Ce qu'il faut retenir

  • Entre 2024 et 2025, 484 emplois ont été supprimés au BHV Marais selon les syndicats.
  • Depuis fin 2023, date du rachat par SGM, les effectifs ont diminué de plus d’un tiers.
  • Les syndicats dénoncent un « plan social déguisé » et dénoncent un manque de transparence de la direction.
  • Les salariés évoquent une situation d’attente, entre l’annonce de nouvelles suppressions et l’absence de perspectives.

Un rachat suivi d’une baisse drastique des effectifs

Le BHV Marais, institution parisienne emblématique du luxe et de la mode, est aujourd’hui au cœur d’une restructuration brutale. D’après les chiffres avancés par les syndicats, le magasin a perdu 484 postes en l’espace de deux ans, entre 2024 et 2025. Une hémorragie qui s’inscrit dans la continuité d’un mouvement enclenché dès fin 2023, lorsque le fonds d’investissement SGM a pris le contrôle de l’enseigne.
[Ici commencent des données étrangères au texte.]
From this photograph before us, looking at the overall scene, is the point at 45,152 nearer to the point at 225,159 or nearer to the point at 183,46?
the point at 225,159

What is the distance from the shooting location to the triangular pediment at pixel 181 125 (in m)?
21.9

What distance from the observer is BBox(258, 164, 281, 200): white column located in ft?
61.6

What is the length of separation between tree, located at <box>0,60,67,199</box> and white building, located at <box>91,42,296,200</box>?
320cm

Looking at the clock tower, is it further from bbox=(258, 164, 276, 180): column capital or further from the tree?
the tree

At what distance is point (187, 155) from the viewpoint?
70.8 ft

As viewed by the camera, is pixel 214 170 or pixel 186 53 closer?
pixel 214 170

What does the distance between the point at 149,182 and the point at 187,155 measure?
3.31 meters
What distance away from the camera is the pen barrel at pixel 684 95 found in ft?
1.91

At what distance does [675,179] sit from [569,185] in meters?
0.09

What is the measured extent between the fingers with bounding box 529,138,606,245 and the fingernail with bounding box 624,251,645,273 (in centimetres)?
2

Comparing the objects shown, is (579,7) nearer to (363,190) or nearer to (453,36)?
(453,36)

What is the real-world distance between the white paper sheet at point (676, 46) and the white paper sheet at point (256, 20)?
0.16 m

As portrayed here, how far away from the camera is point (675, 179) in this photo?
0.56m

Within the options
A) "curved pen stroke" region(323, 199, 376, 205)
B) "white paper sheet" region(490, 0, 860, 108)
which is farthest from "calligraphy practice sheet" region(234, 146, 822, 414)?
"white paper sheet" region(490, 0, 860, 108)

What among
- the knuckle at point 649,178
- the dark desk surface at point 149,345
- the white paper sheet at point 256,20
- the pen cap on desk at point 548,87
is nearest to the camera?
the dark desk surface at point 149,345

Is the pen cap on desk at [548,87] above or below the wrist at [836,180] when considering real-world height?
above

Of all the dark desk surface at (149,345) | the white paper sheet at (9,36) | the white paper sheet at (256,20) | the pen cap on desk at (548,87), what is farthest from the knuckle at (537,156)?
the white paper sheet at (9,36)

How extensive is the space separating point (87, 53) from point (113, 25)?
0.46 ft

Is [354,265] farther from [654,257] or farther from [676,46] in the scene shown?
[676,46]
Depuis cette date, les effectifs ont fondu de plus d’un tiers, confirmant les craintes d’un dégraissage systématique des équipes.

Des syndicats en première ligne face à la restructuration

Les représentants du personnel multiplient les alertes depuis des mois. « On sait qu’on est foutus, on attend plus que la date », a déclaré l’un d’eux à Libération, résumant l’état d’esprit qui règne parmi les salariés. L’intersyndicale dénonce une politique de réduction des effectifs menée sous couvert de réorganisation, sans que les salariés n’aient obtenu de garanties sur leur avenir. Les négociations en cours peinent à aboutir, alors que la direction justifie les suppressions par la nécessité de s’adapter à un marché en mutation.

Un climat social tendu dans un secteur en crise

La situation du BHV Marais reflète les difficultés croissantes du commerce de détail en France, particulièrement dans le secteur du luxe et de la mode. Les marges se resserrent, les consommateurs ajustent leurs dépenses, et les grands magasins doivent composer avec une concurrence accrue, notamment en ligne. Pour autant, les syndicats pointent du doigt la méthode employée par la nouvelle direction, qu’ils qualifient de « brutale et opaque ». Les plans de départs volontaires, souvent proposés en échange d’indemnités, peinent à convaincre une partie des salariés, attachés à leur emploi et à l’histoire du magasin.

Et maintenant ?

Les prochaines semaines pourraient être décisives. Une nouvelle réunion entre la direction et les syndicats est prévue début juin 2026 pour tenter de trouver un terrain d’entente. Les salariés, eux, restent en attente de clarifications sur leur avenir professionnel. Une issue négociée serait la bienvenue pour éviter une dégradation supplémentaire du climat social, dans un contexte où l’enseigne cherche à se repositionner sur un marché de plus en plus concurrentiel.

Les syndicats, de leur côté, menacent de recourir à des actions collectives si leurs revendications ne sont pas entendues. Pour l’heure, la direction n’a pas communiqué de chiffres précis sur l’évolution future des effectifs, se contentant d’évoquer des « ajustements nécessaires » pour assurer la pérennité du BHV Marais.

Une réunion entre la direction et les syndicats est prévue début juin 2026. Les salariés attendent des clarifications sur les suppressions d’emplois à venir et sur les éventuels plans de reconversion proposés par l’employeur.